Let’s Game Out Four Scenarios

So, what might the permutations of some in the Scrum Master role look like? I’ve seen four common ones worth examining. Each with specific trade-offs depending on what you’re comfortable with the results being. 

     1) The Ideal: You hire someone with experience facilitating this kind of environment. They are dedicated to that team while they improve and get used to the framework and personalities. Eventually, they become empowered around them and become more empowered around the team's continual improvement. 

         Downside: You have to hire someone, and they don’t know the org landscape or players involved.

     2) The Somewhat Ideal: Someone in the company shows the willingness to step up and learn the role and we dedicate them to that role. 

         Downside: They probably need training, they will be learning along with the team (like a want-to-be basketball coach learning coaching 101 so they can eventually lead a new team) and you probably have to backfill their old position.

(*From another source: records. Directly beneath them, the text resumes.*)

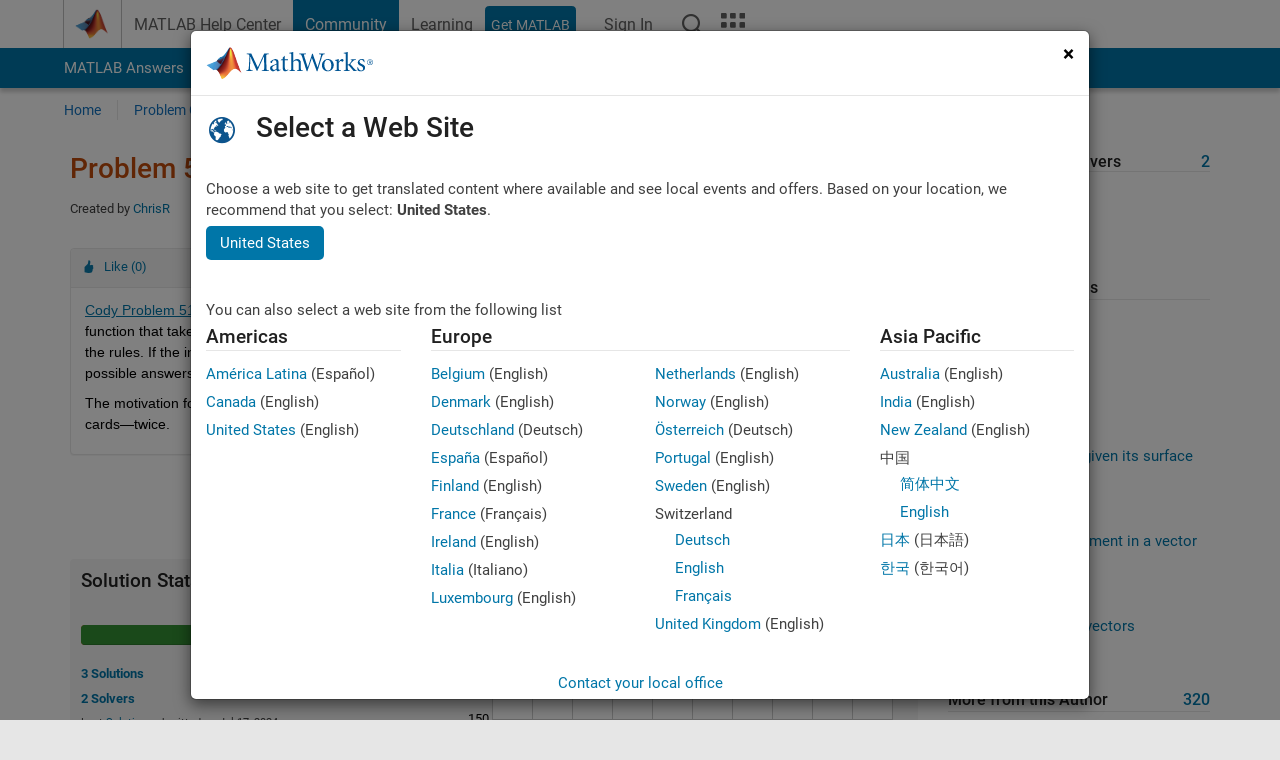

--- FILE ---
content_type: text/css;charset=utf-8
request_url: https://ch.mathworks.com/etc.clientlibs/mathworks/clientlibs/customer-ui/templates/matlabcentral.min.20251211153853409.css
body_size: 636
content:
html body.-is_bootstrap3{color:#404040}html body.-is_bootstrap3 .topnav_community>a,html body.-is_bootstrap3 .topnav_community>a:hover{border-radius:4px;background:#e6f2fa !important;color:#1a1a1a !important}html body.-is_bootstrap3 pre+pre{margin-top:-25px;border-top:none;border-top-right-radius:0;border-top-left-radius:0}html body.-is_bootstrap3 a:visited{color:#609}html body.-is_bootstrap3 a:hover{color:#007dd9}html body.-is_bootstrap3 #content_container h1{margin-bottom:15px}html body.-is_bootstrap3 .page-arrows{padding:2px 5px 2px 5px !important}html body.-is_bootstrap3 .panel-body-no-overflow{overflow-y:visible}html body.-is_bootstrap3 .add_tags{float:left;font-weight:normal;width:100%}html body.-is_bootstrap3 .multicomplete{display:block;width:auto;cursor:text;overflow:hidden;zoom:1;margin:0 .5em .5em 0;border:1px solid #bbb;padding:0 5px;background-color:#fff}html body.-is_bootstrap3 .multicomplete-input{width:100%;display:block;float:left;margin:0 !important;border:0 !important;padding:3px 0 !important;outline:none !important;background-color:#fff;box-shadow:none !important;webkit-box-shadow:none !important}html body.-is_bootstrap3 .multicomplete-selected-item{float:left;margin:0 5px 0 0;padding:2px 0;color:#4d4d4d;white-space:nowrap}html body.-is_bootstrap3 .multicomplete-selected-item span{float:left;padding:0 1px 0 0;white-space:nowrap}html body.-is_bootstrap3 .multicomplete-selected-item a{display:block;width:15px;float:left;overflow:hidden;color:#cb6015 !important;font-family:"mathworks";white-space:nowrap;text-decoration:none}html body.-is_bootstrap3 .multicomplete-selected-item a:before{content:"" !important}html body.-is_bootstrap3 .ui-autocomplete{display:inline-block;position:absolute;z-index:999999999;list-style:none outside none;max-height:165px;min-width:30px;overflow-x:hidden;overflow-y:auto;margin:0;margin-left:0 !important;border:1px solid #bbb;padding:0;text-align:left;background-color:#fff}html body.-is_bootstrap3 html .ui-autocomplete{width:150px}html body.-is_bootstrap3 .ui-autocomplete li{margin:0;padding:0;background:none}html body.-is_bootstrap3 .ui-autocomplete li a{display:block;padding:0 0 0 6px}html body.-is_bootstrap3 .ui-helper-hidden-accessible{display:none}html body.-is_bootstrap3 .tag-list{margin-right:30px}html body.-is_bootstrap3 .tag-list em{color:#999;font-style:italic}html body.-is_bootstrap3 .tag-list ul li,html body.-is_bootstrap3 .tag-list ul form{float:left;margin:0 !important;padding:0;font-size:11px;line-height:15px;background:none;white-space:nowrap}html body.-is_bootstrap3 .tag-list ul form,html body.-is_bootstrap3 .tag-list ul li a{display:block;float:left}html body.-is_bootstrap3 .tag-list form input{display:inline-block;width:12px;border:0;padding:0;outline:0;content:"" !important;color:#cb6015 !important;font-size:11px;line-height:15px;text-indent:-5000px;cursor:pointer}html body.-is_bootstrap3 .tag-separator:after{content:",";display:inline-block;padding:0 5px 0 0}

--- FILE ---
content_type: application/x-javascript;charset=utf-8
request_url: https://smetrics.mathworks.com/id?d_visid_ver=5.2.0&d_fieldgroup=A&mcorgid=B1441C8B533095C00A490D4D%40AdobeOrg&mid=22892190392794715777356849427608223436&ts=1768778706422
body_size: -33
content:
{"mid":"22892190392794715777356849427608223436"}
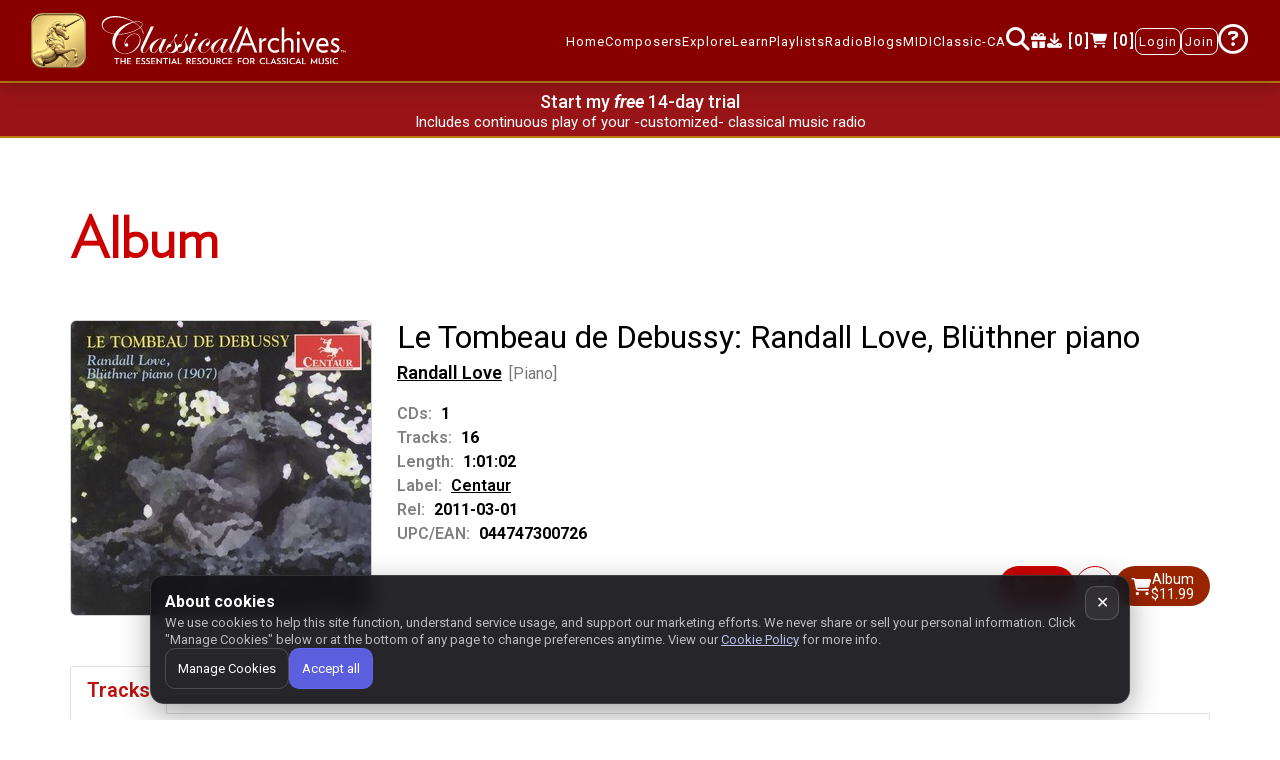

--- FILE ---
content_type: application/javascript; charset=utf-8
request_url: https://cdn.jsdelivr.net/npm/angular-sanitize@1.8.3/angular-sanitize.min.js
body_size: 2605
content:
/*
 AngularJS v1.8.3
 (c) 2010-2020 Google LLC. http://angularjs.org
 License: MIT
*/
(function(s,e){'use strict';function O(e){var g=[];B(g,D).chars(e);return g.join("")}var C=e.$$minErr("$sanitize"),E,g,F,G,H,q,D,I,J,B;e.module("ngSanitize",[]).provider("$sanitize",function(){function h(a,d){return A(a.split(","),d)}function A(a,d){var c={},b;for(b=0;b<a.length;b++)c[d?q(a[b]):a[b]]=!0;return c}function t(a,d){d&&d.length&&g(a,A(d))}function P(a){for(var d={},c=0,b=a.length;c<b;c++){var k=a[c];d[k.name]=k.value}return d}function K(a){return a.replace(/&/g,"&amp;").replace(Q,function(a){var c=
a.charCodeAt(0);a=a.charCodeAt(1);return"&#"+(1024*(c-55296)+(a-56320)+65536)+";"}).replace(u,function(a){return"&#"+a.charCodeAt(0)+";"}).replace(/</g,"&lt;").replace(/>/g,"&gt;")}function z(a){for(;a;){if(a.nodeType===s.Node.ELEMENT_NODE)for(var d=a.attributes,c=0,b=d.length;c<b;c++){var k=d[c],f=k.name.toLowerCase();if("xmlns:ns1"===f||0===f.lastIndexOf("ns1:",0))a.removeAttributeNode(k),c--,b--}(d=a.firstChild)&&z(d);a=v("nextSibling",a)}}function v(a,d){var c=d[a];if(c&&I.call(d,c))throw C("elclob",
d.outerHTML||d.outerText);return c}var y=!1,f=!1;this.$get=["$$sanitizeUri",function(a){y=!0;f&&g(m,l);return function(d){var c=[];J(d,B(c,function(b,c){return!/^unsafe:/.test(a(b,c))}));return c.join("")}}];this.enableSvg=function(a){return H(a)?(f=a,this):f};this.addValidElements=function(a){y||(G(a)&&(a={htmlElements:a}),t(l,a.svgElements),t(r,a.htmlVoidElements),t(m,a.htmlVoidElements),t(m,a.htmlElements));return this};this.addValidAttrs=function(a){y||g(L,A(a,!0));return this};E=e.bind;g=e.extend;
F=e.forEach;G=e.isArray;H=e.isDefined;q=e.$$lowercase;D=e.noop;J=function(a,d){null===a||void 0===a?a="":"string"!==typeof a&&(a=""+a);var c=M(a);if(!c)return"";var b=5;do{if(0===b)throw C("uinput");b--;a=c.innerHTML;c=M(a)}while(a!==c.innerHTML);for(b=c.firstChild;b;){switch(b.nodeType){case 1:d.start(b.nodeName.toLowerCase(),P(b.attributes));break;case 3:d.chars(b.textContent)}var k;if(!(k=b.firstChild)&&(1===b.nodeType&&d.end(b.nodeName.toLowerCase()),k=v("nextSibling",b),!k))for(;null==k;){b=
v("parentNode",b);if(b===c)break;k=v("nextSibling",b);1===b.nodeType&&d.end(b.nodeName.toLowerCase())}b=k}for(;b=c.firstChild;)c.removeChild(b)};B=function(a,d){var c=!1,b=E(a,a.push);return{start:function(a,f){a=q(a);!c&&w[a]&&(c=a);c||!0!==m[a]||(b("<"),b(a),F(f,function(c,f){var e=q(f),h="img"===a&&"src"===e||"background"===e;!0!==L[e]||!0===N[e]&&!d(c,h)||(b(" "),b(f),b('="'),b(K(c)),b('"'))}),b(">"))},end:function(a){a=q(a);c||!0!==m[a]||!0===r[a]||(b("</"),b(a),b(">"));a==c&&(c=!1)},chars:function(a){c||
b(K(a))}}};I=s.Node.prototype.contains||function(a){return!!(this.compareDocumentPosition(a)&16)};var Q=/[\uD800-\uDBFF][\uDC00-\uDFFF]/g,u=/([^#-~ |!])/g,r=h("area,br,col,hr,img,wbr"),x=h("colgroup,dd,dt,li,p,tbody,td,tfoot,th,thead,tr"),p=h("rp,rt"),n=g({},p,x),x=g({},x,h("address,article,aside,blockquote,caption,center,del,dir,div,dl,figure,figcaption,footer,h1,h2,h3,h4,h5,h6,header,hgroup,hr,ins,map,menu,nav,ol,pre,section,table,ul")),p=g({},p,h("a,abbr,acronym,b,bdi,bdo,big,br,cite,code,del,dfn,em,font,i,img,ins,kbd,label,map,mark,q,ruby,rp,rt,s,samp,small,span,strike,strong,sub,sup,time,tt,u,var")),
l=h("circle,defs,desc,ellipse,font-face,font-face-name,font-face-src,g,glyph,hkern,image,linearGradient,line,marker,metadata,missing-glyph,mpath,path,polygon,polyline,radialGradient,rect,stop,svg,switch,text,title,tspan"),w=h("script,style"),m=g({},r,x,p,n),N=h("background,cite,href,longdesc,src,xlink:href,xml:base"),n=h("abbr,align,alt,axis,bgcolor,border,cellpadding,cellspacing,class,clear,color,cols,colspan,compact,coords,dir,face,headers,height,hreflang,hspace,ismap,lang,language,nohref,nowrap,rel,rev,rows,rowspan,rules,scope,scrolling,shape,size,span,start,summary,tabindex,target,title,type,valign,value,vspace,width"),
p=h("accent-height,accumulate,additive,alphabetic,arabic-form,ascent,baseProfile,bbox,begin,by,calcMode,cap-height,class,color,color-rendering,content,cx,cy,d,dx,dy,descent,display,dur,end,fill,fill-rule,font-family,font-size,font-stretch,font-style,font-variant,font-weight,from,fx,fy,g1,g2,glyph-name,gradientUnits,hanging,height,horiz-adv-x,horiz-origin-x,ideographic,k,keyPoints,keySplines,keyTimes,lang,marker-end,marker-mid,marker-start,markerHeight,markerUnits,markerWidth,mathematical,max,min,offset,opacity,orient,origin,overline-position,overline-thickness,panose-1,path,pathLength,points,preserveAspectRatio,r,refX,refY,repeatCount,repeatDur,requiredExtensions,requiredFeatures,restart,rotate,rx,ry,slope,stemh,stemv,stop-color,stop-opacity,strikethrough-position,strikethrough-thickness,stroke,stroke-dasharray,stroke-dashoffset,stroke-linecap,stroke-linejoin,stroke-miterlimit,stroke-opacity,stroke-width,systemLanguage,target,text-anchor,to,transform,type,u1,u2,underline-position,underline-thickness,unicode,unicode-range,units-per-em,values,version,viewBox,visibility,width,widths,x,x-height,x1,x2,xlink:actuate,xlink:arcrole,xlink:role,xlink:show,xlink:title,xlink:type,xml:base,xml:lang,xml:space,xmlns,xmlns:xlink,y,y1,y2,zoomAndPan",
!0),L=g({},N,p,n),M=function(a,d){function c(b){b="<remove></remove>"+b;try{var c=(new a.DOMParser).parseFromString(b,"text/html").body;c.firstChild.remove();return c}catch(d){}}var b;try{b=!!c("")}catch(f){b=!1}if(b)return c;if(!d||!d.implementation)throw C("noinert");b=d.implementation.createHTMLDocument("inert");var e=(b.documentElement||b.getDocumentElement()).querySelector("body");return function(a){e.innerHTML=a;d.documentMode&&z(e);return e}}(s,s.document)}).info({angularVersion:"1.8.3"});
e.module("ngSanitize").filter("linky",["$sanitize",function(h){var g=/((s?ftp|https?):\/\/|(www\.)|(mailto:)?[A-Za-z0-9._%+-]+@)\S*[^\s.;,(){}<>"\u201d\u2019]/i,t=/^mailto:/i,q=e.$$minErr("linky"),s=e.isDefined,z=e.isFunction,v=e.isObject,y=e.isString;return function(f,e,u){function r(e){e&&l.push(O(e))}function x(f,h){var g,a=p(f);l.push("<a ");for(g in a)l.push(g+'="'+a[g]+'" ');!s(e)||"target"in a||l.push('target="',e,'" ');l.push('href="',f.replace(/"/g,"&quot;"),'">');r(h);l.push("</a>")}if(null==
f||""===f)return f;if(!y(f))throw q("notstring",f);for(var p=z(u)?u:v(u)?function(){return u}:function(){return{}},n=f,l=[],w,m;f=n.match(g);)w=f[0],f[2]||f[4]||(w=(f[3]?"http://":"mailto:")+w),m=f.index,r(n.substr(0,m)),x(w,f[0].replace(t,"")),n=n.substring(m+f[0].length);r(n);return h(l.join(""))}}])})(window,window.angular);
//# sourceMappingURL=angular-sanitize.min.js.map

     3) The Less Ideal: Someone on the actual team takes on that role, in addition to being a “developer”. 

         Downside: They have to split their time between Scrum Master activities and development work. Someone in this role (or roles really) are stuck having to prioritize whether to spend time removing blocker X for someone else or completing that feature\deliverable they’re committed to. 

You’re essentially getting half a developer and half a Scrum Master who is having to context switch between the two. And you know how context switching affects productivity.

     4) Worst Case: We pass the role around the team so it never lands on one person full time. 

         Downside: Where do I begin…it will eventually land on someone who despises the idea of having to do this. Guess how much effort they will put into it. Outside teams have no idea who to work with consistently. No one ever gets into a comfort zone in the role. We question the overall value because no one does it well. A more honest way to say all this is to ask ‘what is the upside?’ It doesn’t exist. 

Every organization will have the ability to embrace this role in different ways, much like the Scrum framework as a whole. You have to work within the constraints you find yourself in while, importantly, not making excuses for why we cannot give the Scrum Master role the best chance to be successful. 

Are we not hiring the role because we don’t consider it that important or don’t have an HR embraced title? Don’t understand it well enough? Guess what, we can hire the role under those same circumstances and simply not provide them the support, trust, and environment to be successful. That won’t work either!

 

Bobby’s Advice

Start by understanding why the Scrum Master role is there in the first place. Take a deep look at the impact of that role, when done well, on the team and their ability to deliver value and improve faster. Understand the trade-offs involved in someone not being dedicated to that role and be prepared to give them as much support as needed if they are wearing multiple hats. 

Most importantly, be patient with their learning curve and the impact that learning curve is having on how the team can deliver.

If I’m going to take on a role, I want to be the best I can be. I have a feeling many out there feel the same. Hopefully, I get the support I need and the proper expectations are set because I want my team to be “champions”.